◆ **本文抜粋**:

PTSDとは
PTSDとは、Posttraumatic stress disorderの略で、心的外傷後ストレス障害のことです。例えば、大震災や交通事故、暴力事件や犯罪被害など、思いもよらない恐ろしい出来事に遭遇し、強烈なストレスにさらされることで、それがトラウマとなり、様々な心理的・身体的症状を引き起こす病気です。
PTSDの特徴は、普段はその出来事を忘れていても、突然その出来事を鮮明に思い出してしまうことがあったり、その出来事がまだ繰り返されているかのよう感じてしまい、恐怖心でいっぱいになる、いつも神経が張りつめていて、不安と緊張が無くならなかったり、眠れなくなり、その出来事に関する悪夢を繰り返しみてしまいます。また、頭痛、過呼吸、動悸などの身体の症状もみられます。
このように、個人の力ではどうにもならないような圧倒されるほどの衝撃的な出来事を経験した場合、それが大きな心の傷(トラウマ)となり、その後様々な精神的、身体的問題を残すことがあるのです。
PTSDの症状
PTSDの症状は、1ヶ月以上続くのが特徴です。こうした症状は、多くは恐ろしい体験をしてから半年以内に現れます。まれに、数年たってから症状が出ることもあります。具体的な症状は、以下のとおりです。
1.追体験(フラッシュバック)
トラウマの原因となった恐ろしい体験が、ある日突然思い出され、そのときに感じた身体的苦痛や感情を思い出してしまうといった症状です。また、その出来事が繰り返し夢に出てくることがあります。この恐怖体験のフラッシュバックによって、動悸がする、呼吸が困難になる、吐き気がする、体が強張る、冷や汗をかくなどの身体症状が出ることがあります。
2.回避および麻痺
トラウマとなった出来事を思い出す状況を避けようとすることです。恐ろしい体験を思い出すような思考、感情、会話、状況や人物を、意識的あるいは無意識的に避けるようになります。そのため、生活をする上での行動が制限され、日常生活に大きな支障がでることも少なくありません。
また、辛い記憶で苦しむことを避けるために、辛いことを考えたり、感じないようにするあまり、感情や感覚が麻痺するという症状が出ることがあります。そのため、家族や周囲の人に対する愛情や優しさを感じることができなくなったり、周囲の人に心を閉ざしてしまうことがあります。

データ項目:
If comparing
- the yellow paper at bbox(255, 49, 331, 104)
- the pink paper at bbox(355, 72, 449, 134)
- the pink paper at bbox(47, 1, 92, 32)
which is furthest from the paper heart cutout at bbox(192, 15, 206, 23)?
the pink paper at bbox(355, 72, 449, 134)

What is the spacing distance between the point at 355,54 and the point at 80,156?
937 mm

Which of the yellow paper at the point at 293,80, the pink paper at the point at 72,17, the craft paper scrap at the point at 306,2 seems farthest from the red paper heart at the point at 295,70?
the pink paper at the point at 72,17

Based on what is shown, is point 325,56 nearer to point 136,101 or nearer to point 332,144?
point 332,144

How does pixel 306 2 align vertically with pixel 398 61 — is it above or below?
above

◆ **練習問題**:
1. PTSDの文章のうち、「PTSDの特徴は、普段はその」から「問題を残すことがあるのです。」までを、その両端の語句も含めて一字一句違えずに書き写してください。
2. PTSDの文章を、最後の文の後から書き継ぐこと。
記録は別の出典から取ったものである。

◆ **練習問題の解答**:
1.
PTSDの特徴は、普段はその出来事を忘れていても、突然その出来事を鮮明に思い出してしまうことがあったり、その出来事がまだ繰り返されているかのよう感じてしまい、恐怖心でいっぱいになる、いつも神経が張りつめていて、不安と緊張が無くならなかったり、眠れなくなり、その出来事に関する悪夢を繰り返しみてしまいます。また、頭痛、過呼吸、動悸などの身体の症状もみられます。
このように、個人の力ではどうにもならないような圧倒されるほどの衝撃的な出来事を経験した場合、それが大きな心の傷(トラウマ)となり、その後様々な精神的、身体的問題を残すことがあるのです。

2.
3.過覚醒
過覚醒とは、再び危険な状況に陥ってもすぐに対応できるように常に身構えている状態です。例えば、びくびく、そわそわ、些細なことにも驚きやすくなったり、集中力がなくなったり、イライラしたり、不眠症になったりすることがあります。
4.その他の症状
PTSDは、その他にも筋肉痛、下痢、不整脈、頭痛、パニックや恐怖心、抑うつ気分、過剰な飲酒、薬物の使用など、様々な症状を引き起こすことがあります。
PTSDかもと思ったらご相談下さい
PTSDにおいては、恐ろしい体験をした後に受けるサポートが非常に重要です。被害の相談をした相手に心ない対応をされるなど、二次的な心の傷を受けると、PTSDの回復が難しくなります。
外傷体験のなかには、自然災害のように誰もが理解しやすいものもありますが、性的暴行や家庭内暴力、虐待など、被害に遭ったこと自体を人に相談しにくいということも多いです。なかには、自分に落ち度があると思い込み、自分を責めてしまうケースもあります。
こうした場合、誰かに相談をしたり、医療機関を受診すること自体、大変な勇気が必要なことでしょう。しかし、PTSDを放っておくと、精神疾患を併発するなど重症化する恐れがあります。PTSDは治療開始が早ければ早いほど回復も早くなりますので、思い当たる場合はぜひ当クリニックにご相談下さい。
当院での治療方法
PTSDの治療で一番重要なことは、安全、安心、安眠の確保をし、リラックスできる環境を整えたたうえで時間をかけて自然回復を促すことです。
また、その時間の過ごし方が重要となり、PTSDの症状が強い際には、薬を並行して使うことで、症状を抑えながら治療していきます。